I sincerely hope each of them would maintain academic standards by failing any of their students who presented a thesis so replete with unsupported assertions.
Ronald Burntein, Heidelberg
How ironic that people are turning to polluting wood heaters to provide comfort in the pandemic. Studies in the US, Italy, the Netherlands, Chile and China all show that particulate pollution substantially increases the risk of COVID-19.
The virus has been identified on air pollution particles, possibly enabling it to be carried over longer distances and infect more people.
Some communities warned their residents not to burn wood to reduce the risk of COVID-19.
Wood smoke damages our lungs and reduces their ability to fight infection. It contains the same and very similar chemicals to tobacco smoke. Burning even 1 kg of wood in a modern, enclosed heater produces more toxic chemicals than in the smoke of tens of thousands of cigarettes.
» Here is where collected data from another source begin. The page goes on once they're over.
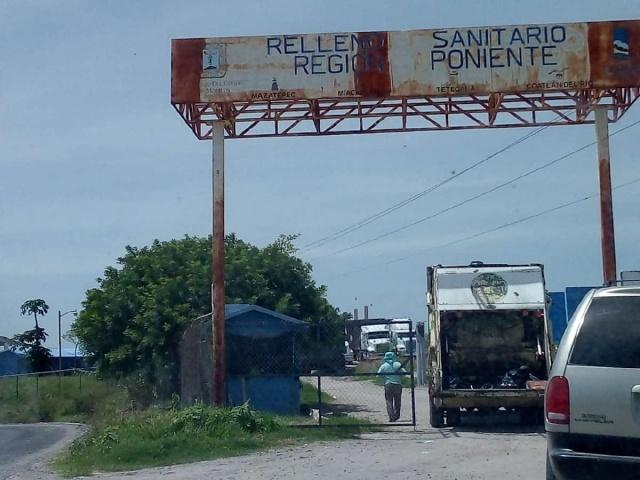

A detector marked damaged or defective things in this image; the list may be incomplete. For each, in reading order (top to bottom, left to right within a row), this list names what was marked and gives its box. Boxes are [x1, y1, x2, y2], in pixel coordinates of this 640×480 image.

rusty steel truss [171, 87, 640, 140]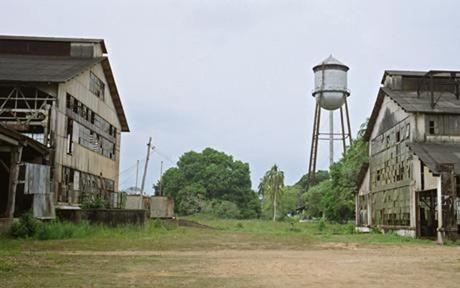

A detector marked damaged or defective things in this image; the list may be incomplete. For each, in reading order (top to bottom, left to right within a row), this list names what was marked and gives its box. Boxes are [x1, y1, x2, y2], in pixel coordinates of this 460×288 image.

rusty metal roof [0, 54, 103, 82]
rusty metal roof [0, 54, 128, 132]
rusty metal roof [408, 142, 460, 174]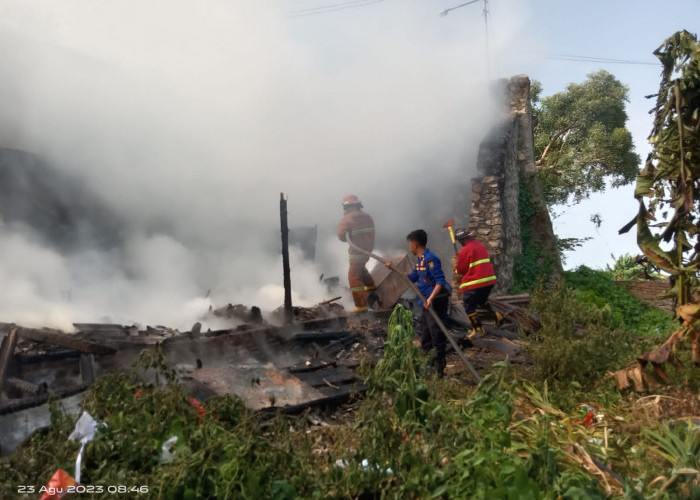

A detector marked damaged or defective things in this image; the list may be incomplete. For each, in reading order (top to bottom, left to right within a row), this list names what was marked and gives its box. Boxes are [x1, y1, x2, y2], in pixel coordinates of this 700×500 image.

charred wooden plank [0, 324, 19, 394]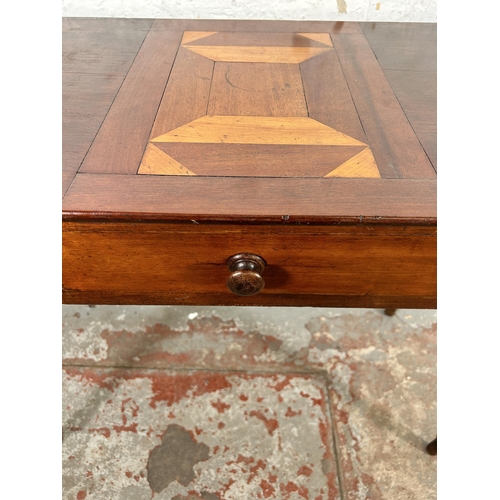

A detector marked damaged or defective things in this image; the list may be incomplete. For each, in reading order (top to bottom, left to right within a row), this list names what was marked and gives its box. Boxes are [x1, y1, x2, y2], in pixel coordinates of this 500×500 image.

flaking white paint [62, 0, 438, 22]
peeling painted floor [62, 304, 436, 500]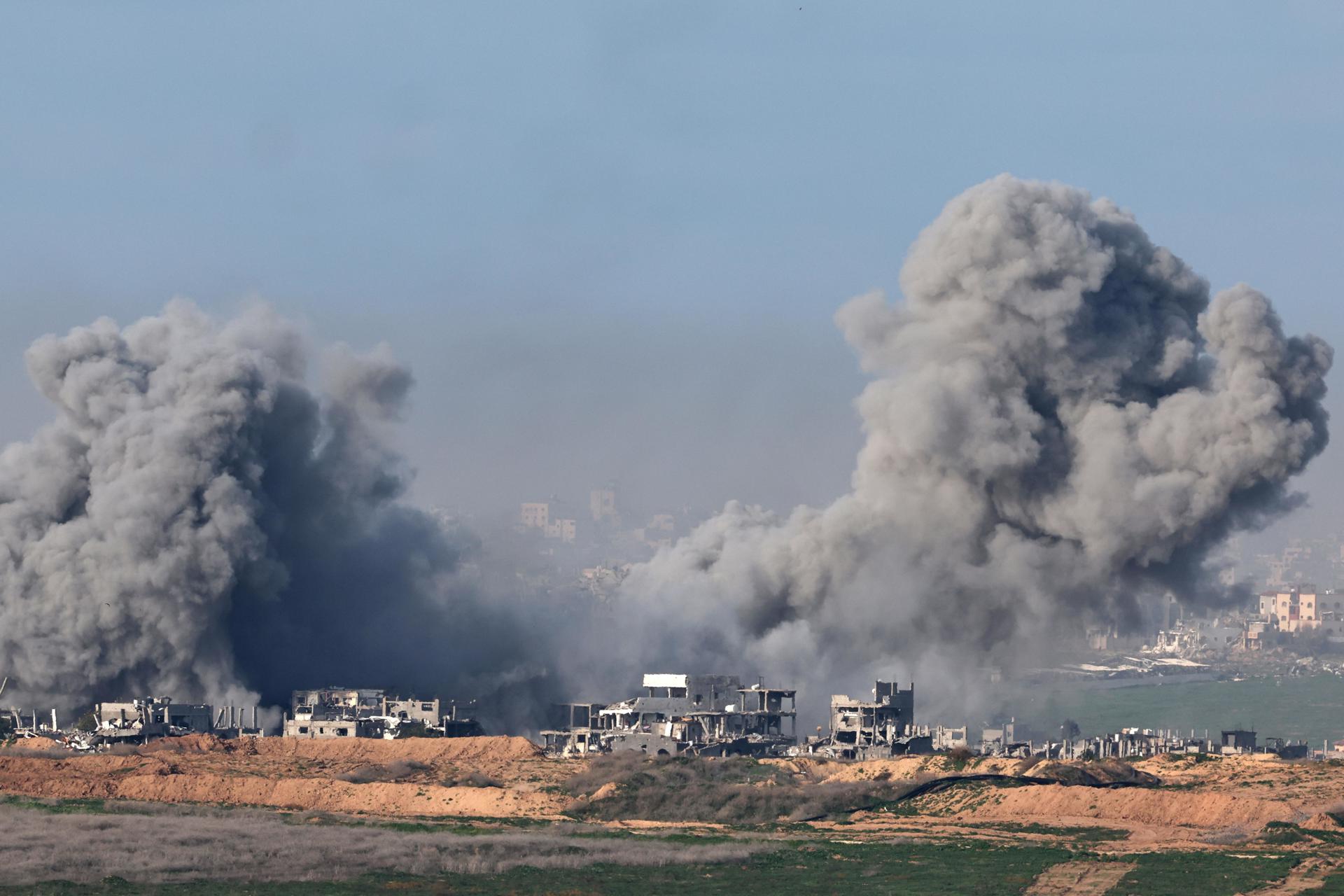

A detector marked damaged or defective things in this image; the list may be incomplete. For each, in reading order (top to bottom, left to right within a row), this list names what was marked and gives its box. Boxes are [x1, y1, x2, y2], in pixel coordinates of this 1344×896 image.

damaged concrete building [545, 671, 795, 757]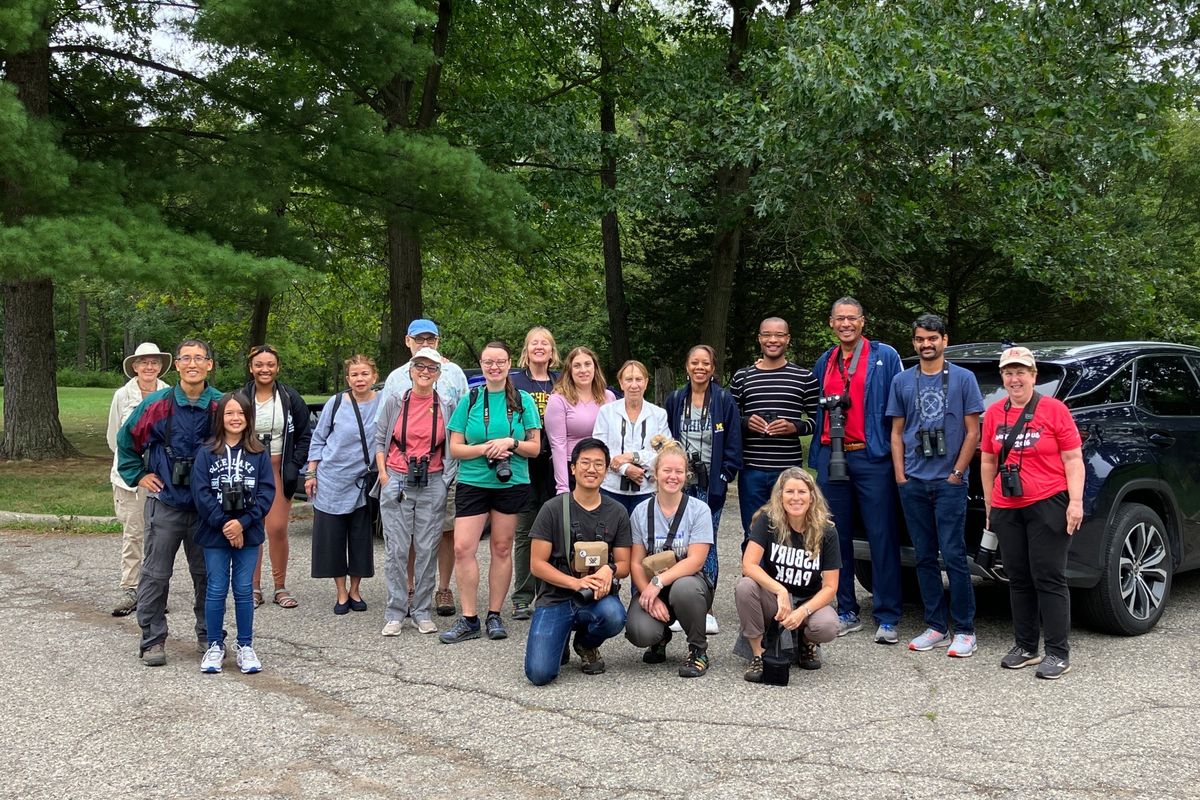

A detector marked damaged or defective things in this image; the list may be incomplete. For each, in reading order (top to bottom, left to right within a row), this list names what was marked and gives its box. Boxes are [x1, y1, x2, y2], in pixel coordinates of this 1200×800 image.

cracked pavement [2, 513, 1200, 800]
Sufferers of Spanish flu were perhaps comforted by cigarettes, but the majority of us avoid tobacco smoke because we value our health. It’s time to encourage everyone to do the same with wood smoke.
Dorothy L. Robinson, Armidale, NSW
Filling up at a bowser the other day, I had a revelation. Finally, I understood ‘‘trickle-down’’ theory: it’s all a question of positive thinking.
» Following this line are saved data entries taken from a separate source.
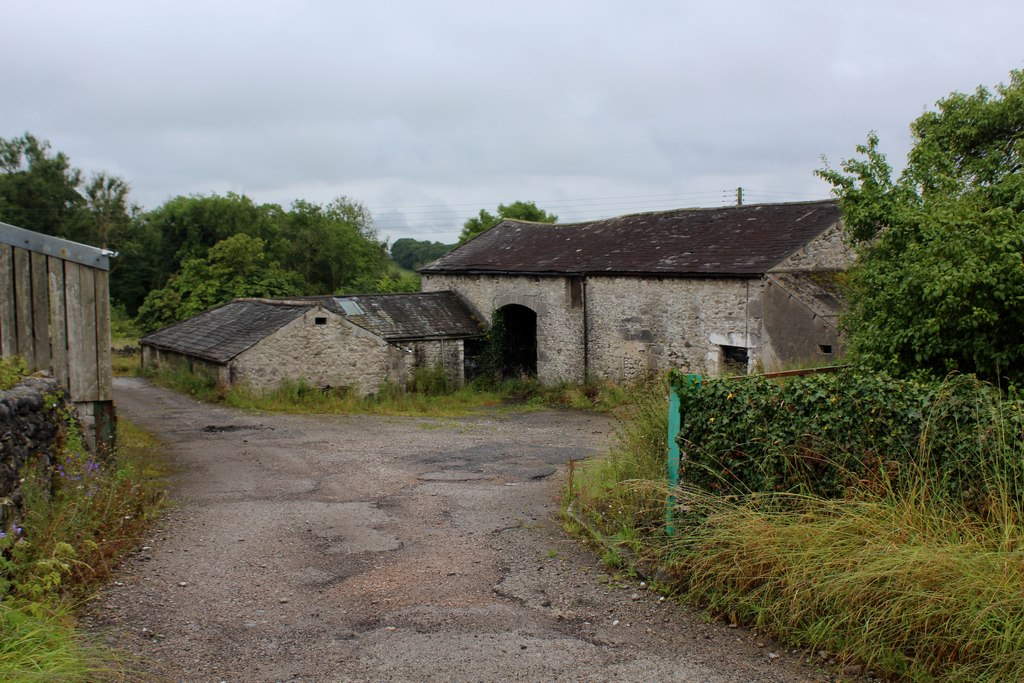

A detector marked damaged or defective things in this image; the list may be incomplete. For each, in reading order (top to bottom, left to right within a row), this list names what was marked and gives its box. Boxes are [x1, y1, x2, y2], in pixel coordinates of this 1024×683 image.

cracked gravel driveway [86, 380, 824, 683]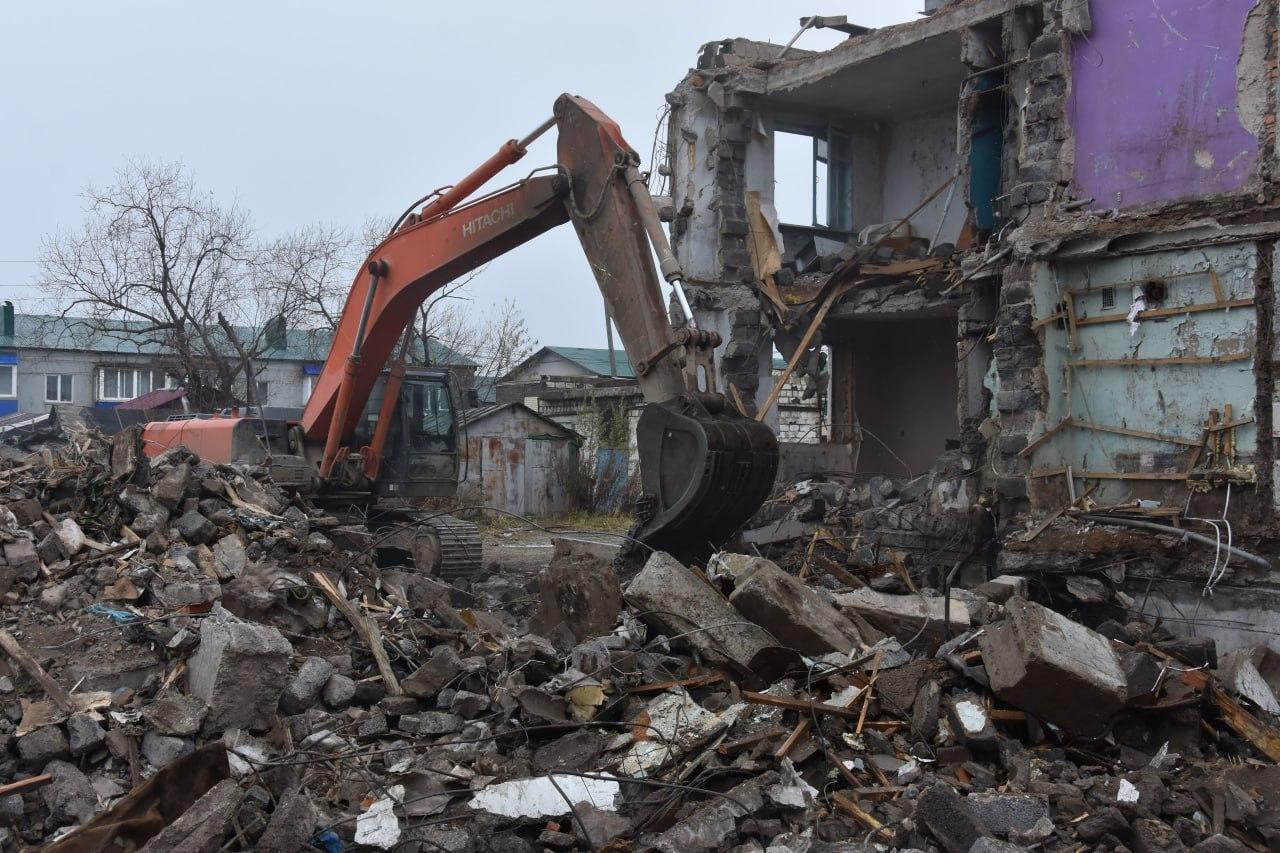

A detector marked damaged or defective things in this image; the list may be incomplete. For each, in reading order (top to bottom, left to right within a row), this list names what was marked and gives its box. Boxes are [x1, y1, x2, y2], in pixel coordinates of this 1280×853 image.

broken concrete slab [186, 604, 293, 732]
broken concrete slab [619, 550, 768, 671]
broken concrete slab [727, 555, 865, 653]
broken concrete slab [829, 584, 967, 650]
broken concrete slab [977, 596, 1121, 732]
If I stood back, conjured up a vision of Mrs Thatcher and Mr Reagan, and hosed petrol over the car roof, fuel would somehow trickle into the tank.
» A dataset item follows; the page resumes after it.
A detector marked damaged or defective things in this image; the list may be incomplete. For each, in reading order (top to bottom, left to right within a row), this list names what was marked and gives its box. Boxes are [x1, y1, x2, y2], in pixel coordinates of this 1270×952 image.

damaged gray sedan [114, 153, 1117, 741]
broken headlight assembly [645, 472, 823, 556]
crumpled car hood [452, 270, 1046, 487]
How did that turn out? Alas, not well – tank empty, I had to push the car home. Obviously, I need to work on my attitude.
But luckily the Treasurer apparently does have the right Reagonomics mindset, and we can hope that tax cuts lavished on corporations and high incomes will trickle down and make us all rich. Eventually, maybe.
Peter Freckleton, Hampton
AND ANOTHER THING …
The Coalition touchstones, privatisation and deregulation, are just as responsible as the virus for the deaths in aged care.
Graeme Henderson, Bullengarook
Where profit is the driving force, seems ‘‘care’’ is optional in many of our privately run aged-care facilities.
Annie Wilson, Inverloch
I remember when ‘‘Military Intelligence’’ was the oxymoron of the times. Now it must surely be ‘‘Aged Care’’ and ‘‘Nursing Homes’’.
Myra Fisher, Brighton East
A genuine leader would have rolled his sleeves up and been hands-on in assisting Victoria with the pandemic. Instead Scott Morrison has left it to Daniel Andrews to do the heavy lifting and cop the criticism.
Phil Alexander, Eltham
Ross Nielsen (Letters, 29/7), as a Victorian living here I am proud of the work of Dan Andrews, who has remained strong and calm throughout the summer bushfires and now COVID-19.
Kay Moulton, Surrey Hills
Spare a thought for those joggers who would fall into irreversible decrepitude if they had to mask up and slow down for a short time.
Ian Powell, Glen Waverley
Joggers, please exercise in your own backyard. Haven’t you heard of the skipping rope and the Canadian Air Force 5BX?
Dr Peter Evans, Malvern
Meat industry shutdown could cause shortages and ‘‘would likely prompt panic buying’’ (29/7). On the bright side, it’s a great time to be vegetarian.
John Paine, Kew East
Why can’t Canberra politicians be like AFL footballers? Go into the hub, quarantine, then do your job up there. Australians need Parliament back in action.
John Boyce, Richmond
Spending months in lockdown isn’t fun but it beats spending eternity prematurely six feet under.
Vikki O’Neill, Ashburton
Can’t get over the feeling the US is ‘‘playing’’ us over China. Channelling Teddy Roosevelt, we must remember not to talk too loudly, as we carry a very small stick.